México lindo y querido — beautiful and beloved, as the old ballad proclaims — is also a land of depressing disparity. It is, as a recent study sizes up, almost 50 percent dirt poor.

Then, too, Mexico is the home of the world’s richest man, Carlos Slim Helu. His family came to Mexico from Lebanon just before the 1911 Mexican Revolution.

Is there something wrong with this picture? Many Mexicans, rich or poor, think so.

Slim is a cigar-smoking, 67-year-old tycoon worth, as of July 4, $63 billion.
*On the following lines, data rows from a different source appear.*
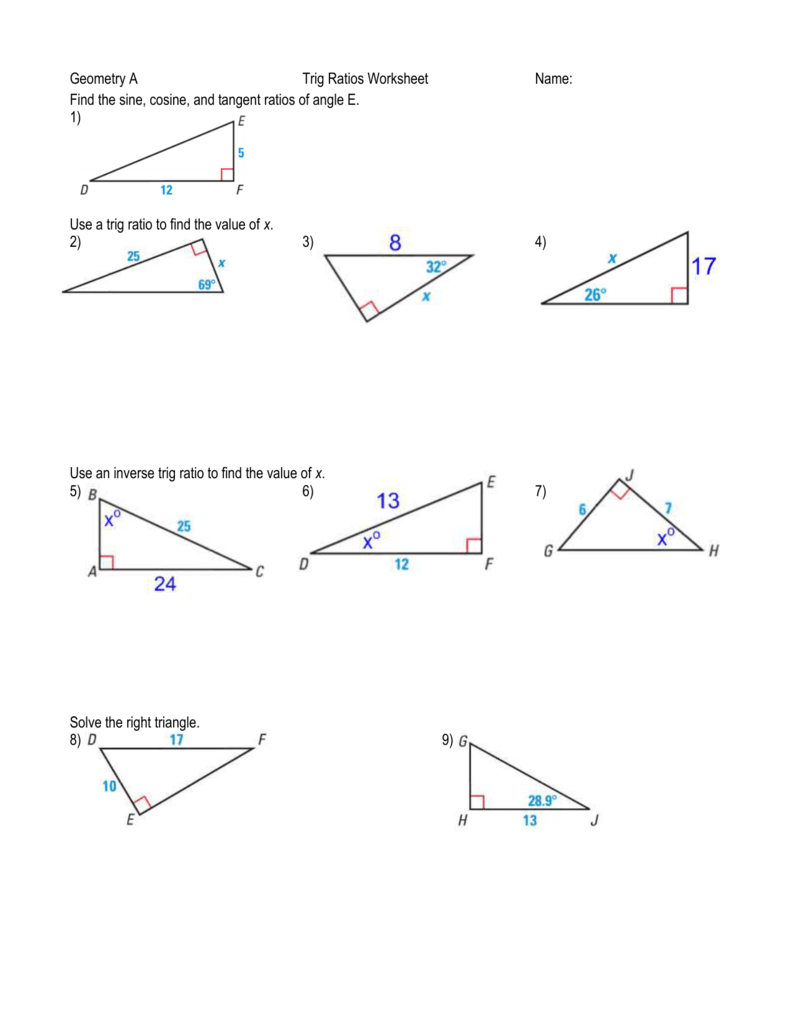 Geometry A Trig Ratios Worksheet Name: Find the sine, cosine, and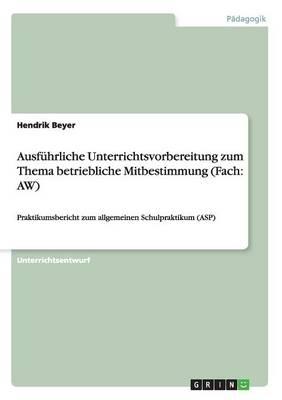 Ausf hrliche Unterrichtsvorbereitung Zum Thema Betriebliche Mitbestimmung (Fach: Aw) (Paperback)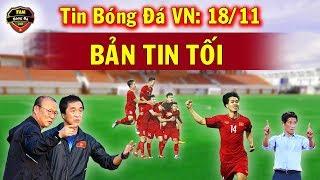 🔥Tin Bóng Đá Việt Nam 18/11:  Công Phượng Được Thầy Park Trao Niềm Tin Quyết Thắng Thái Lan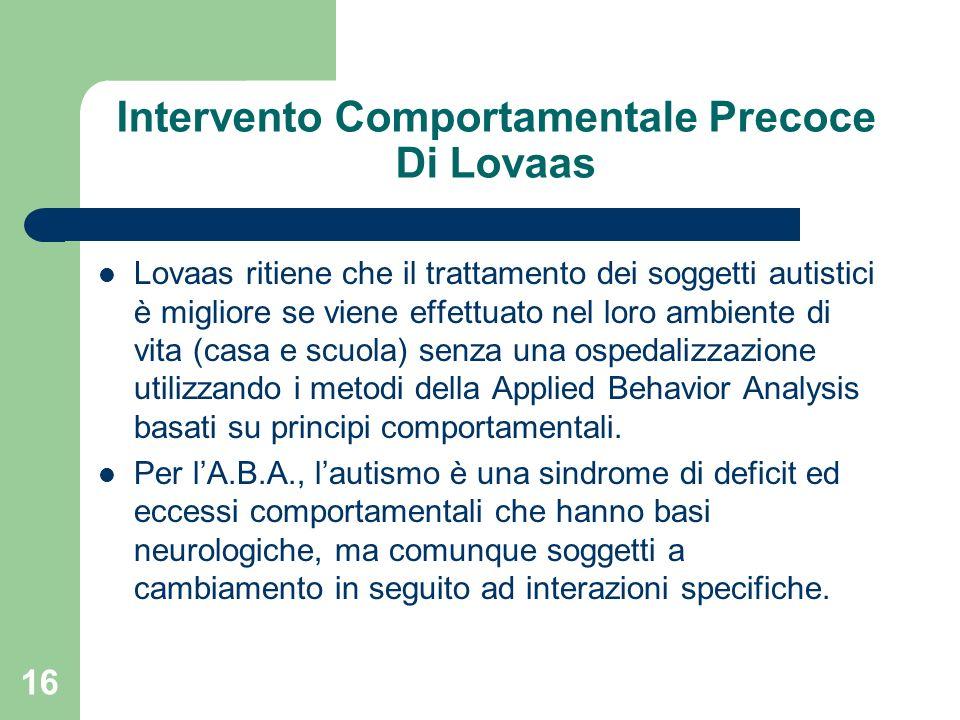 Intervento Comportamentale Precoce Di Lovaas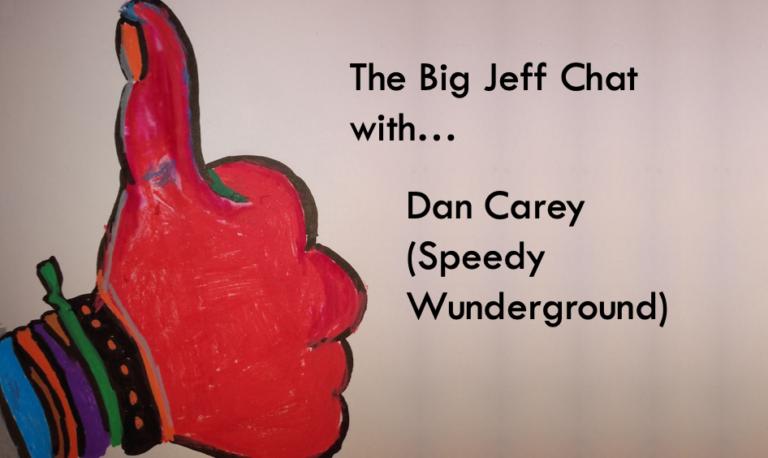 #TheBigJeffChat with Dan Carey (Speedy Wunderground)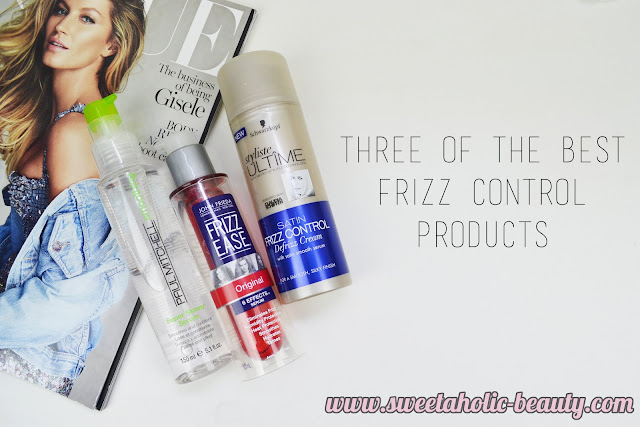 Three of the Best Frizz Control Products for Your Hair - Sweetaholic Beauty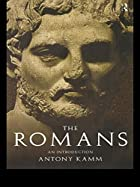 The Romans: An Introduction by Antony Kamm
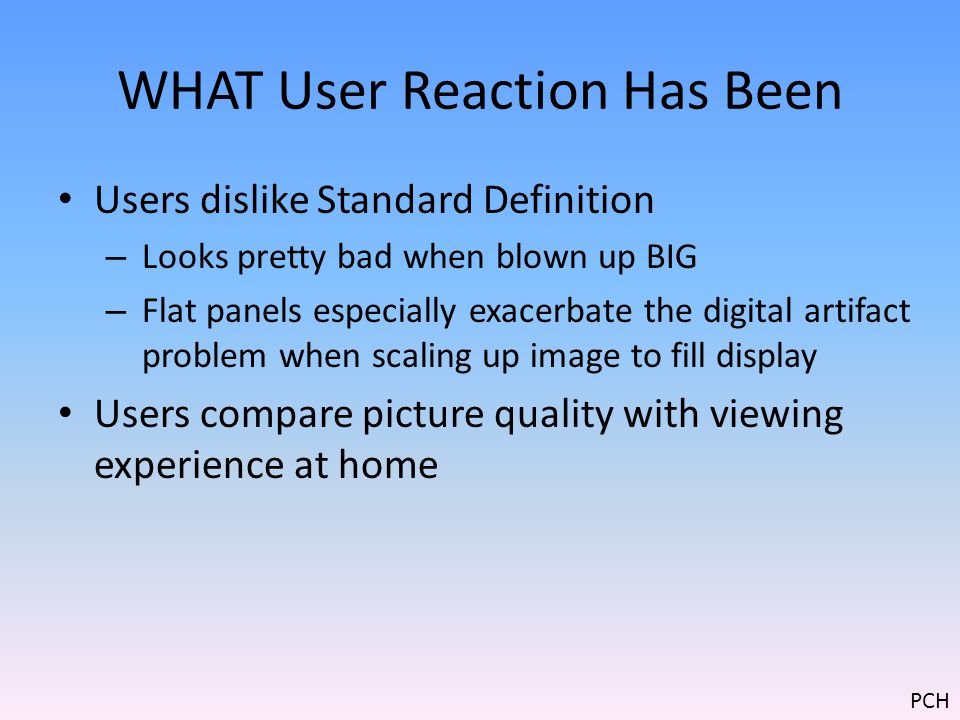 WHAT User Reaction Has Been Users dislike Standard Definition – Looks pretty bad when blown up BIG – Flat panels especially exacerbate the digital artifact problem when scaling up image to fill display Users compare picture quality with viewing experience at home PCH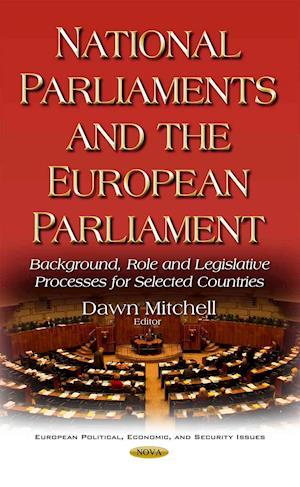 Bog, hardback National Parliaments & the European Parliament af Dawn Ann Mitchell
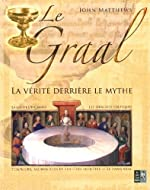 Le Graal - La vérité derrière le mythe de John Matthews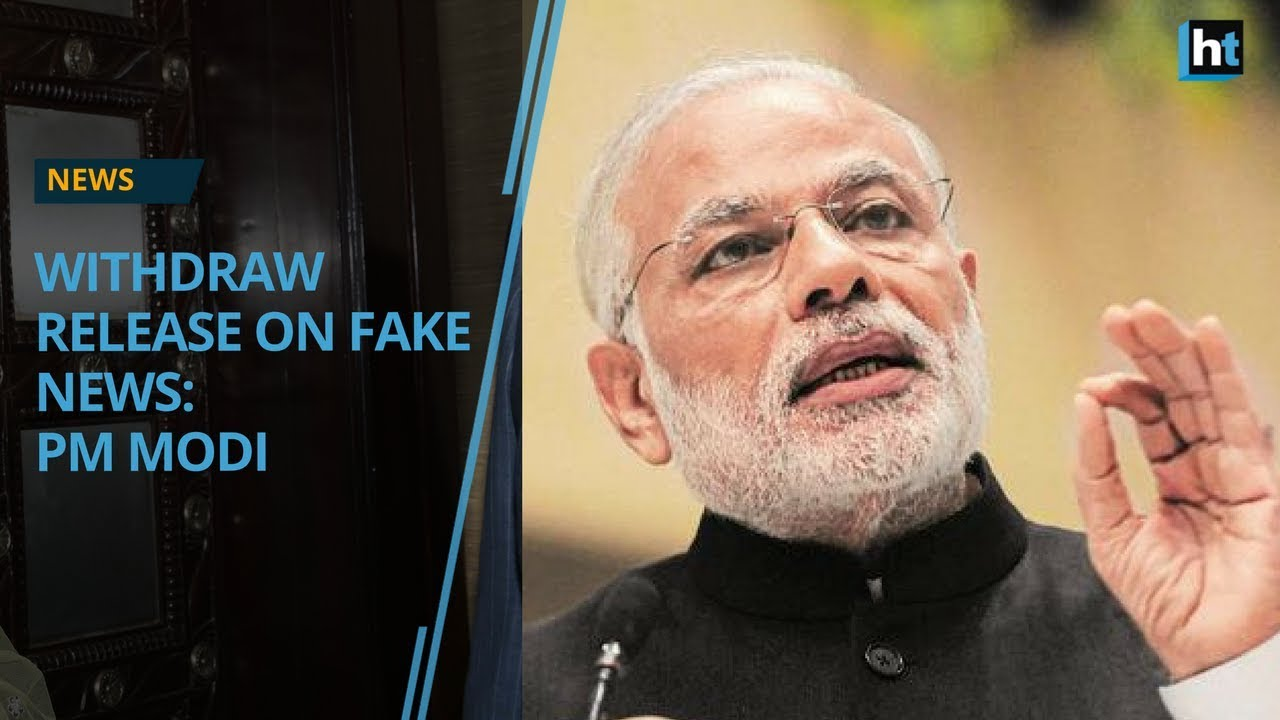 Prime Minister Modi asks I &B Ministry to withdraw press release on fake news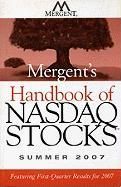 Mergent's Handbook of NASDAQ Stocks: Summer 2007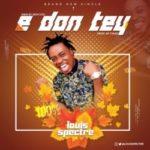 {Music} Louis Spectre – E Don Tey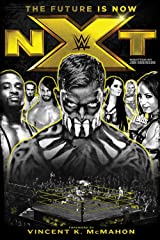 NXT: The Future Is Now Hardcover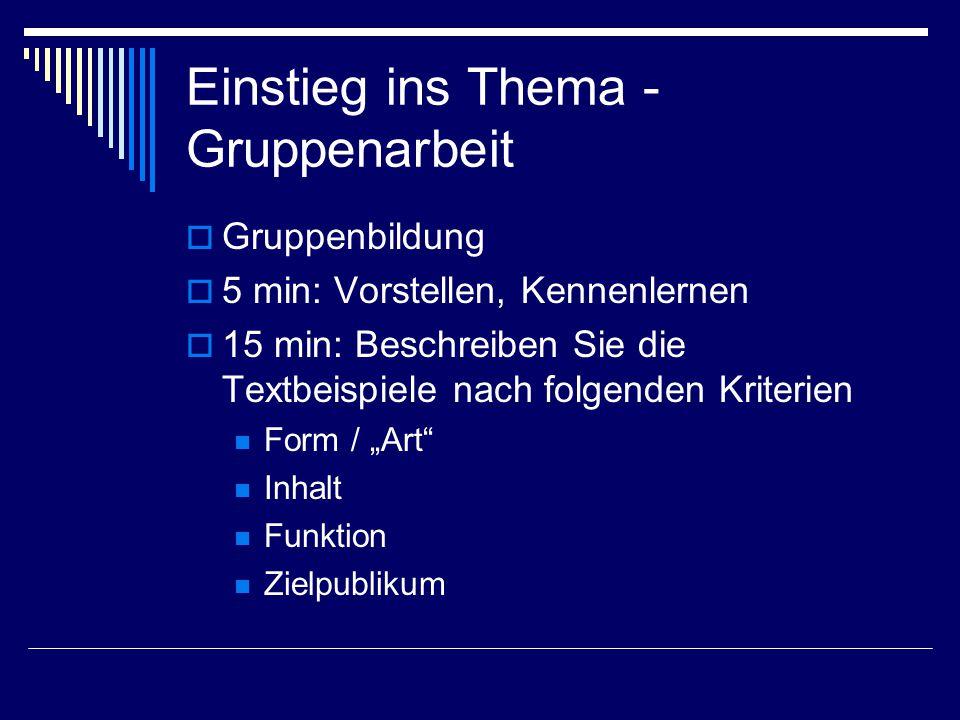 Einstieg ins Thema - Gruppenarbeit  Gruppenbildung  5 min: Vorstellen, Kennenlernen  15 min: Beschreiben Sie die Textbeispiele nach folgenden Krite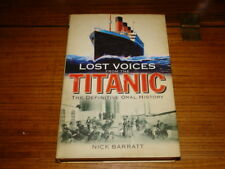 LOST VOICES FROM THE TITANIC-THE DEFINITIVE ORAL HISTORY BY N.BARRATT-SIGNED COP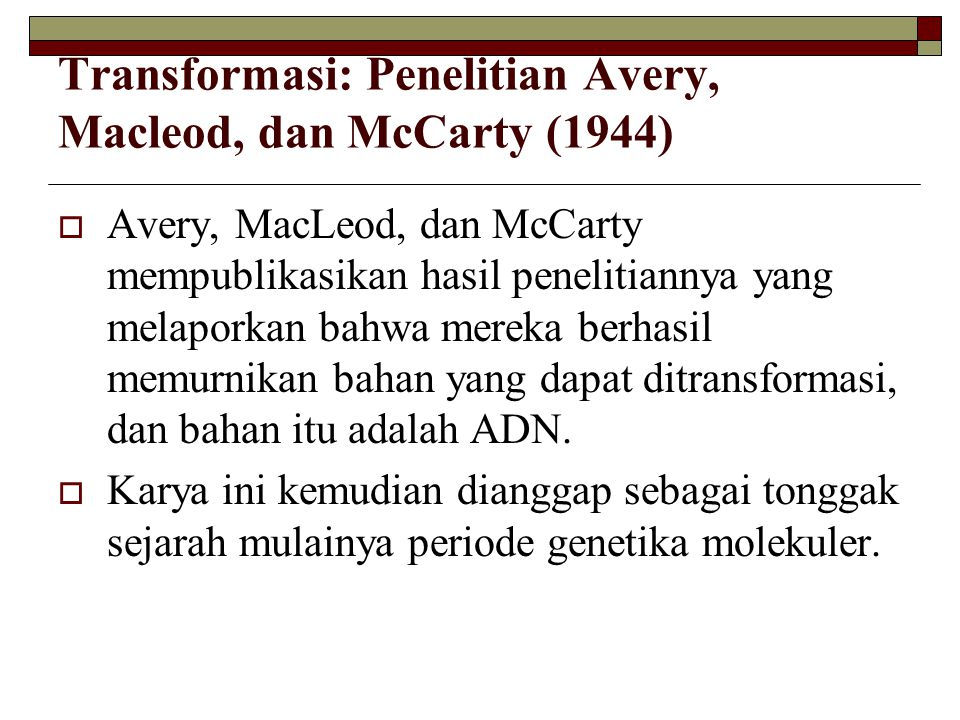 Transformasi: Penelitian Avery, Macleod, dan McCarty (1944)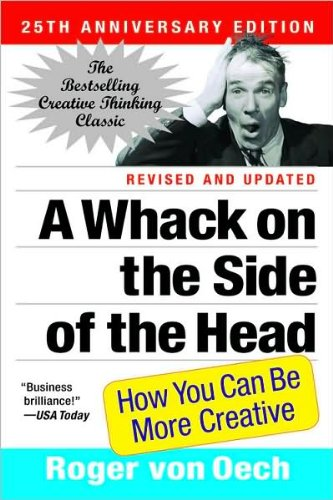 A Whack on the Side of the Head (text only) 25 Anv Rev edition by R. von Oech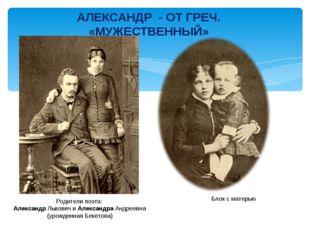 АЛЕКСАНДР - ОТ ГРЕЧ. «МУЖЕСТВЕННЫЙ» Родители поэта: Александр Львович и Алекс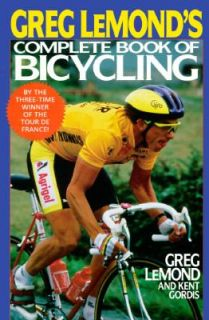 of Bicycling by Greg LeMond and Kent Gordis 1990, Paperback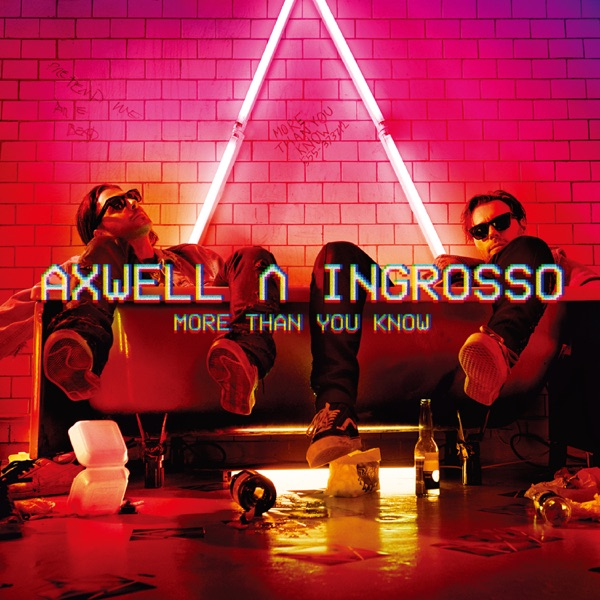 Axwell Λ Ingrosso mit I Love You (feat. Kid Ink)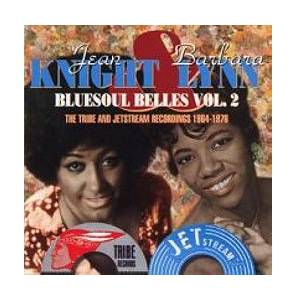 Cover - Jean Knight: Bluesoul Belles Vol. 2: The Tribe And Jetstream Recordings 1964-1976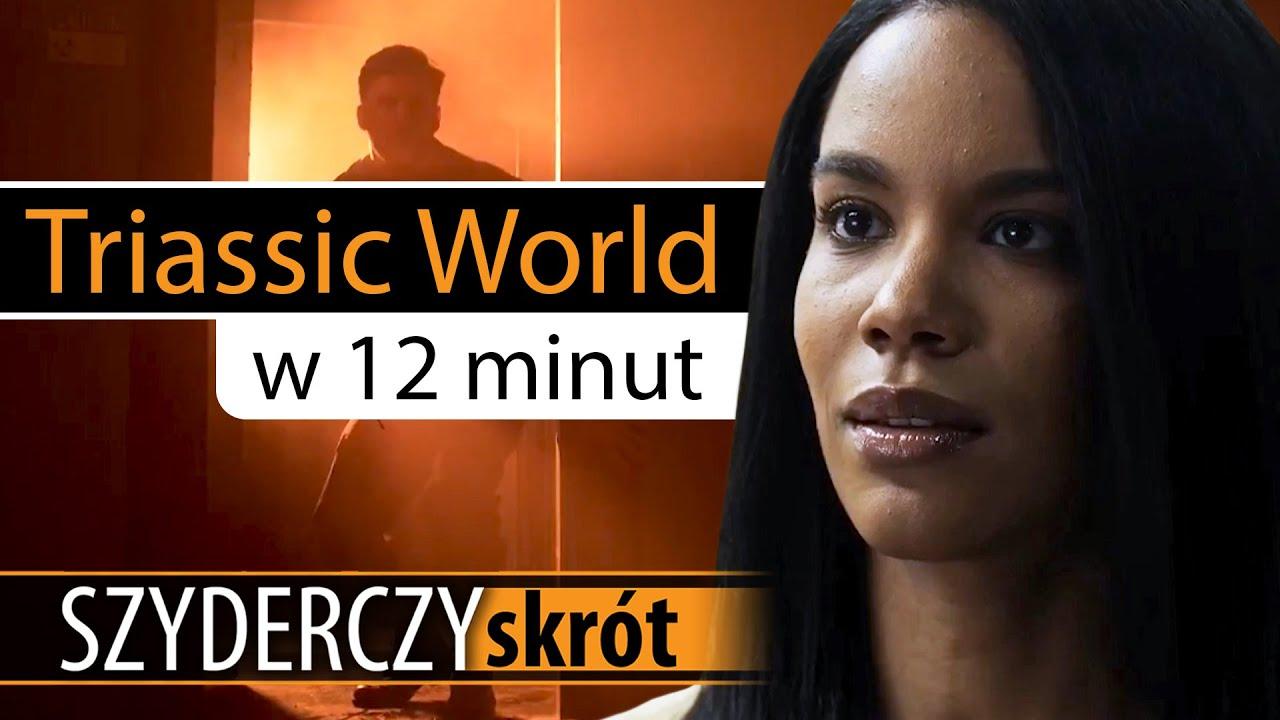 Download TRIASSIC WORLD w 12 minut   Szyderczy Skrót
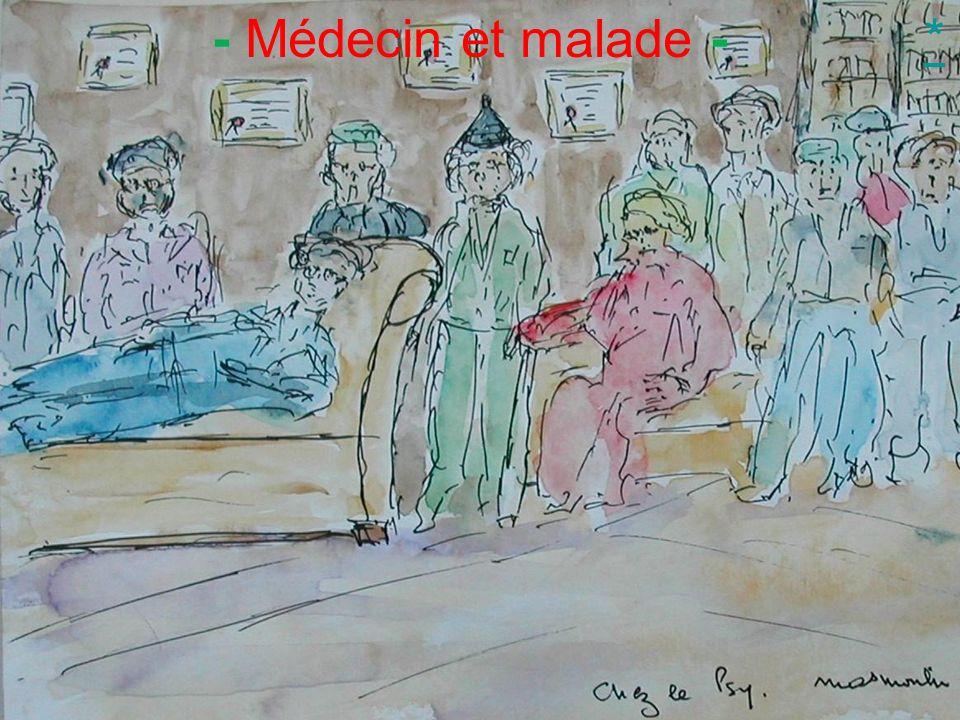 - Médecin et malade - *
He doesn’t believe in charitable causes a la Bill Gates. His influence in his country all but offends.

If you’re a young Mexican you were probably born in one of Slim’s Star Médica hospitals and use electricity carried by his Condumex brand cables.

You also drive on roads paved by the Slim’s CILSA construction company and your vehicle uses fuels pumped from his Swecomex drilling platforms.

More than likely you communicate through his Telmex phone lines. Plus, you probably smoke Slim’s tobacco, sold under the Marlboro brand, and shop at Sears Roebuck of Mexico, a subsidiary of his colossal Carso Group.

This Mexican mogul, who cites his having traded baseball cards as a youngster as what trained him for the future, is giving monopoly a totally new meaning.

He claims that the New York Yankees are still his favorite baseball team, but he follows Barry Bonds’ home run quest with passion.

In a recent interview, he said that he searches for undervalued businesses, infuses them with cash, and then uses the size of his holdings to overwhelm the competition. Today he owns controlling stakes in more than 200 businesses.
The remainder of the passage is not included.